Without even speaking to my parents, i just said we'd give the baby his/her dads last name. But then my parents asked me about it one time and said i should give it my last name, that with young couples theres a higher chance things wont last and then you could go on to meet new boyfriends, have more babies, split up again and end up having 3 babies with all different names. I could see where they were coming from so i spoke to my boyfriend about it, but he got really mad and said the baby SHOULD have his name, then his family started saying that it should be in their name, and with me wanting it in his name anyway ( his names alot better than mine! and plus he is the dad, i think they deserve it) so it will be in his name x
 
My boyfriend and his family really wanted it to have his. He threatened to leave me if I didn't give him his last name but I told him that was ridiculous, if he was prepared to leave me over something so trivial he wasn't worth my time. We ended up having a huge argument, I told him I didn't think it should have his last name because he cheated when I was around 4 months and had made no effort to look for a job so I didn't feel he deserved it and if he was ready to throw away what we had at that stage, what would stop him walking out when the baby arrived. Things are sorted now and we're very much in love but I'm sticking with the decision to give it my last name, much to the delight of my parents...
 
I was going to give baby my last name at first, then after reading some of the last name discussions on here my mind sortof shifted and we decided she'd have his last name, but the name we've decided on for her goes better with my last name, so now its back to mine!

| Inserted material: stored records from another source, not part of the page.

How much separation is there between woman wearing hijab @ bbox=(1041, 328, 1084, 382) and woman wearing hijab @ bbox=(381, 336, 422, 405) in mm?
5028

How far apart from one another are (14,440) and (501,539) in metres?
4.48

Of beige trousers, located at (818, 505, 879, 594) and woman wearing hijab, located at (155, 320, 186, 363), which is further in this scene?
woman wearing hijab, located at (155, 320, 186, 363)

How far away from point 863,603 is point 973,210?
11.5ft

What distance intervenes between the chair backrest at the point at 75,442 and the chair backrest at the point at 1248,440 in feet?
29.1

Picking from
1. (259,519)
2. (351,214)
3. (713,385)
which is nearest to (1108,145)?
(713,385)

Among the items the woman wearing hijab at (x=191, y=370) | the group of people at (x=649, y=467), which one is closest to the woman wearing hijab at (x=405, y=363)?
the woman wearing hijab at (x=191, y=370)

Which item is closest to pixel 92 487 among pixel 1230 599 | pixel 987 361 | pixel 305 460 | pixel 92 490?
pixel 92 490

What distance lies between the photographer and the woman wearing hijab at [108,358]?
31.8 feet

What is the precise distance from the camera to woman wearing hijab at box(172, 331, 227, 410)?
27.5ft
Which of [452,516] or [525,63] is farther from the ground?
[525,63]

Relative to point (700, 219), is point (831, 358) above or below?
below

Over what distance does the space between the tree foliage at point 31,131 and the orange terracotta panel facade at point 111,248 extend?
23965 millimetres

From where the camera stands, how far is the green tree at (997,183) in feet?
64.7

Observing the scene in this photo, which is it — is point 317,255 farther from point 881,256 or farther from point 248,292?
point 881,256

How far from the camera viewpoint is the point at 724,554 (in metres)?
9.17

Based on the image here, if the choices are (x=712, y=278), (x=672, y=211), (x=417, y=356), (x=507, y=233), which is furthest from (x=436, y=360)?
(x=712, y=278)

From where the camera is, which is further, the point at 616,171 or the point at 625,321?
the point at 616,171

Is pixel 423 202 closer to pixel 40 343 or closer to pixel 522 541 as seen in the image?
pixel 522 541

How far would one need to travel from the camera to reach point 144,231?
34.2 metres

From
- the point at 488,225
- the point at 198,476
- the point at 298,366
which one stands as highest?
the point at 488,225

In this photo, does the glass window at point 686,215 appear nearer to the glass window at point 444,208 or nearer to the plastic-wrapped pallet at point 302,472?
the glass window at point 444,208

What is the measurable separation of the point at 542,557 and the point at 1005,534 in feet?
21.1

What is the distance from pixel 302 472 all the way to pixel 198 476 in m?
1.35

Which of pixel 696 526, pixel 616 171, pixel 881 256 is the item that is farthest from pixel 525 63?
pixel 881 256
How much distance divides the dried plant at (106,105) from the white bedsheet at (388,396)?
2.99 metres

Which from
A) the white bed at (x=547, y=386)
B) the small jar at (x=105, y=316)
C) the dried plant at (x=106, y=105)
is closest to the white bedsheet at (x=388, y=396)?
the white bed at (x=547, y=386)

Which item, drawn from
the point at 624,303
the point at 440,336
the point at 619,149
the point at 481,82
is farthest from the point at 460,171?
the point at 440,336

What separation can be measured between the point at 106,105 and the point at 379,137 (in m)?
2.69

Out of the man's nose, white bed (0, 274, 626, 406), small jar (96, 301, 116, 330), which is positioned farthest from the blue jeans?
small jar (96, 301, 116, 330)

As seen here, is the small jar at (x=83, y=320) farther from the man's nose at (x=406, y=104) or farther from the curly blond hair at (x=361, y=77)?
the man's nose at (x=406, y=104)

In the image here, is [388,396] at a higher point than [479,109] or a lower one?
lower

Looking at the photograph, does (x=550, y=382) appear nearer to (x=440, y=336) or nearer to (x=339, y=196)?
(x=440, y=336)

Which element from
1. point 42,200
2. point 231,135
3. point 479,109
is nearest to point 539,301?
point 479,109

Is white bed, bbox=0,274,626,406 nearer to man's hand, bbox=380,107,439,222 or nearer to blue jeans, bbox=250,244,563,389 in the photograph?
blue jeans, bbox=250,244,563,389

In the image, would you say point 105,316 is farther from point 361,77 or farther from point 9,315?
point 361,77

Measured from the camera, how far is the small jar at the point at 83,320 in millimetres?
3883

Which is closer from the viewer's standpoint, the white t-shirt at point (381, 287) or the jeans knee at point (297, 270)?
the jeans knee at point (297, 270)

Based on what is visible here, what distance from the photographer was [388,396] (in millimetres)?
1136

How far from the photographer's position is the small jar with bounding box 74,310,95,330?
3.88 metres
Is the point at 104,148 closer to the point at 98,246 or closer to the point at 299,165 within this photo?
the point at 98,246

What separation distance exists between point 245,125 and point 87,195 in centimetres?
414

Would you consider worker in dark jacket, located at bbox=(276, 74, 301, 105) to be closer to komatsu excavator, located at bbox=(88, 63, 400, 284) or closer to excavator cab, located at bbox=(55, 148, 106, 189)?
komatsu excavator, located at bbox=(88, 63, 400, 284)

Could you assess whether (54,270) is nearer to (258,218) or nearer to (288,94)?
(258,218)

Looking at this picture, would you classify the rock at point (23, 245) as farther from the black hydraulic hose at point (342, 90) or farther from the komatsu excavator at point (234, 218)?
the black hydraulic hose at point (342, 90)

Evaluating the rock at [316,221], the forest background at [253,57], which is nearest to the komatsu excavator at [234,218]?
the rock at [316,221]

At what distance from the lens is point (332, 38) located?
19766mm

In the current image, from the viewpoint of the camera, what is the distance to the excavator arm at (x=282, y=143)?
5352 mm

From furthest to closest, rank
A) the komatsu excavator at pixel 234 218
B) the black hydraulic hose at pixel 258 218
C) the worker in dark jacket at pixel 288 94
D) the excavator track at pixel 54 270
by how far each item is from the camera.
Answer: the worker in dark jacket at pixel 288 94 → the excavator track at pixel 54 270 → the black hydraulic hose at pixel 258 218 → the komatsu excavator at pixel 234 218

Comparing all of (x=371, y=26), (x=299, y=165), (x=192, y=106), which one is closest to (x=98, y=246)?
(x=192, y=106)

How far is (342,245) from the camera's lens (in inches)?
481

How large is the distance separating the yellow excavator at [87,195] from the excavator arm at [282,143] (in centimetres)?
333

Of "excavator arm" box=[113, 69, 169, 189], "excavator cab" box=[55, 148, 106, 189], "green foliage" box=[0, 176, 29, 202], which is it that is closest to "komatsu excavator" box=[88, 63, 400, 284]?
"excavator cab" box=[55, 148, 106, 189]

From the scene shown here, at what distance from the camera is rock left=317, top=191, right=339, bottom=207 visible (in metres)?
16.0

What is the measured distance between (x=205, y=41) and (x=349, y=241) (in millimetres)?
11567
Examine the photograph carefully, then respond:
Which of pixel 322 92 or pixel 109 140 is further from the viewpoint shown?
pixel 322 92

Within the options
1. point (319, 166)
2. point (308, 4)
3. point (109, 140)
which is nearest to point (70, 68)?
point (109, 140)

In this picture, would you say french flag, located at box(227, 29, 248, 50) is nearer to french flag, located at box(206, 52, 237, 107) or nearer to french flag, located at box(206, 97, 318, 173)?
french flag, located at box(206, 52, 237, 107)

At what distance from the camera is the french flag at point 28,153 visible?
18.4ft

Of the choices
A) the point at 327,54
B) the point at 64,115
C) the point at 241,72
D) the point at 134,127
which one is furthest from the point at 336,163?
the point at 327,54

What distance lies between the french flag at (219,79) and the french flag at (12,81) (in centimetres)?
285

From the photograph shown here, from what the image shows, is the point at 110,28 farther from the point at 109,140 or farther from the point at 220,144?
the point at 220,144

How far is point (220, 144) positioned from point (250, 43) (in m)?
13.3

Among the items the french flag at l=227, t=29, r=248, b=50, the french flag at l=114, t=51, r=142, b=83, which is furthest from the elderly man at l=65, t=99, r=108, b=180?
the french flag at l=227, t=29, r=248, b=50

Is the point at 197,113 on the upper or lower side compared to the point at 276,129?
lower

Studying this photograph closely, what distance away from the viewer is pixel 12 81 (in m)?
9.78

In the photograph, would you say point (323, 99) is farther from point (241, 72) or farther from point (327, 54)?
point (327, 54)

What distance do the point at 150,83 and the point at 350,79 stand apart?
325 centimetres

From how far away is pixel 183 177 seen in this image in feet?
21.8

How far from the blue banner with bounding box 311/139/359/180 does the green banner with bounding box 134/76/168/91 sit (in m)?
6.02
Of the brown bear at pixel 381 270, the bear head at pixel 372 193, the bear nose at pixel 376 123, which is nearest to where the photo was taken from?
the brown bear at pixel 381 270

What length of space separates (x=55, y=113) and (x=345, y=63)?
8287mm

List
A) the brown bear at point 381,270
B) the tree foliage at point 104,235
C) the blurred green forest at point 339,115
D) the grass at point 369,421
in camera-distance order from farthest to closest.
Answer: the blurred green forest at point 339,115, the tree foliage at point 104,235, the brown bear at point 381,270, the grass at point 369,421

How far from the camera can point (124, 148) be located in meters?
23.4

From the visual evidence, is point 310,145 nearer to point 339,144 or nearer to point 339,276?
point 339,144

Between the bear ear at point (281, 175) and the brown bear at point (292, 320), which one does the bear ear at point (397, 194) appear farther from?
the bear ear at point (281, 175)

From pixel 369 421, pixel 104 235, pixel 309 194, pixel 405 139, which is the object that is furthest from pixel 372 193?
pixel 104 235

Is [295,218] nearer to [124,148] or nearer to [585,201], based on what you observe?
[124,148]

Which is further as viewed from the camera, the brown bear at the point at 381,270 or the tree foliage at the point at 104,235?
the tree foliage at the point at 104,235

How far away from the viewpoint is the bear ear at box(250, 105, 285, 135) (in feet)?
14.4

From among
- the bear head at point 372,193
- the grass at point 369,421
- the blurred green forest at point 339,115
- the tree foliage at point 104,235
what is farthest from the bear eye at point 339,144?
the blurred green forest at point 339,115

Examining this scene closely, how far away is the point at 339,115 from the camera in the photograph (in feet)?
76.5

Like everyone else says, its your baby, its your decision.

Another thing though, a couple of girls from my old work say they regret giving the baby their boyfriends last name because when they ring up and make doctors appointments etc.etc. and giving a different name from yours dosent feel like your doing it for your own child and people dont really think of you as the mother.
 
If you want to give your child your boyfriends surname and your comfoartable that in 5 or 10 years time your not going to change your mind then go for it. Its a personal decision that your parents cant make for you im afraid.
 
i first off decided the baby would have her daddys surname but we have been fighting a lot lately and have pretty much broken up so i am giving her my surname just in case, if things do get better and we get married she will have his surname anyway, i just dont want something to happen eg for us to break up and to then have a different surname to my daughter

but as everyone else has said, its completely up to u, ur parents have no say in this unfortunately for them, do what u want to do hun

x
 
Im giving my baby my surname, Always wanted to as Im young, Who knows what could happen in 5 years or so. Me and babys dad arent together anymore so its deffinantly my surname, and it goes better with the names Iv been thinking of for either sex
X
 
I think u should do what u want.. Maybe ur parents are scared that u 2 will not work out and u will be sorry u made the choice but fact of the matter is even if u did split its still his child too. So calmly stand ur ground and if they still dont agree.. As u said U ARE THE ONE who does all the paper work!
 
Its your baby not theirs. If you want baby to have OH's last name then you do that. xx
 
my mother at first was suprised when i said my LO will have my OH last name as were not married, if we had no plans to get married in the future etc i would want my LO to have last name as me but seen as we planned to get married in next 3 years LO will take my OH last name!!